3rd Chancellor of the University of Jaffna
- Preceded by: T. Nadaraja
- Succeeded by: S. Pathmanathan

Personal details
- Alma mater: University of Ceylon
- Profession: Academic

= M. Sivasuriya =

Professor M. Sivasuriya is a Sri Lankan Tamil physician, academic and former chancellor of the University of Jaffna.

==Early life==
Sivasuriya was educated at the University of Ceylon from where he received a MBBS degree.

==Career==
Sivasuriya was one of the founding members of staff of the Faculty of Medicine of the University of Ceylon, Peradeniya in 1962. Sivasuriya then became the first Professor of Obstetrics and Gynaecology at the University of Jaffna. He served as Head of the Department of Obstetrics and Gynaecology at the university. He was later appointed chancellor of the university.
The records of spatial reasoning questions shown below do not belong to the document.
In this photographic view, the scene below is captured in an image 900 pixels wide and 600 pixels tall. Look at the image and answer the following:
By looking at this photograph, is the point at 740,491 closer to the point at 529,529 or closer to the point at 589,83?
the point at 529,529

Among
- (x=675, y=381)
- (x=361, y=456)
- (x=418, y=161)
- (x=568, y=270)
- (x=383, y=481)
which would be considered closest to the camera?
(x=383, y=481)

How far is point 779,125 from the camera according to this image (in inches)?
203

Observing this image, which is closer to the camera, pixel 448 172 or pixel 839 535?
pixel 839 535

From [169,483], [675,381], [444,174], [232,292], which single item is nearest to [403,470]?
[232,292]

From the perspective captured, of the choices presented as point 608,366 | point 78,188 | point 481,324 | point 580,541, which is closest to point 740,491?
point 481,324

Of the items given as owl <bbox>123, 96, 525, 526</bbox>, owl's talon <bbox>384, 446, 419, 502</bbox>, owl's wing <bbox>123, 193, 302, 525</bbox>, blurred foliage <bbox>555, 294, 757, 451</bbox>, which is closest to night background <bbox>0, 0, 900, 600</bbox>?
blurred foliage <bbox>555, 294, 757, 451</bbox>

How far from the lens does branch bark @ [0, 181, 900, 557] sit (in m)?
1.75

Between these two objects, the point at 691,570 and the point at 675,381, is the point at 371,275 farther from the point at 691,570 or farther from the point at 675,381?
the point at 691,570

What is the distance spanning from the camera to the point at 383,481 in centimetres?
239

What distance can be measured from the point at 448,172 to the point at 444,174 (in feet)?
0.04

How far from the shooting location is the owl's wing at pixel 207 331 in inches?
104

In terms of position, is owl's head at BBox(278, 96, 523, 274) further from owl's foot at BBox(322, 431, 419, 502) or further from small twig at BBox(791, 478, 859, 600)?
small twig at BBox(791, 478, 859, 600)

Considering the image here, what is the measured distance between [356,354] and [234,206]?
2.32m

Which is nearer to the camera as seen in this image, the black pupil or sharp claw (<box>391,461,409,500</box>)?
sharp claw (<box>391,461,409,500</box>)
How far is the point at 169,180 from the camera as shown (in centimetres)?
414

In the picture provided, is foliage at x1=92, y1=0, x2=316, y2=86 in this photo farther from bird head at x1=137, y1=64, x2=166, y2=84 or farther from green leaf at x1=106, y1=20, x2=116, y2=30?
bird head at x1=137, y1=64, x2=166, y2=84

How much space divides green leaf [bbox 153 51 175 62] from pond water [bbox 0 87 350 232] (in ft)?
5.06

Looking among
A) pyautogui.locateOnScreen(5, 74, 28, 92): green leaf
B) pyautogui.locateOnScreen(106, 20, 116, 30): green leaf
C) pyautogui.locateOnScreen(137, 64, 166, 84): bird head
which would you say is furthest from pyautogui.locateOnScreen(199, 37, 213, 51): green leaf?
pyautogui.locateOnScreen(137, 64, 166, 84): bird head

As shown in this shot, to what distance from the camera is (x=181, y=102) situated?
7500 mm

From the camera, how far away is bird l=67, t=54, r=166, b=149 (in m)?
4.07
Sivasuriya is a fellow of the Royal College of Surgeons of England, Royal College of Surgeons of Edinburgh, Royal College of Physicians and Surgeons of Glasgow, American College of Surgeons, Royal College of Obstetricians and Gynaecologists, Sri Lanka College of Obstetricians and Gynaecologists and College of Surgeons of Sri Lanka. He has received an honorary doctorate from the University of Jaffna.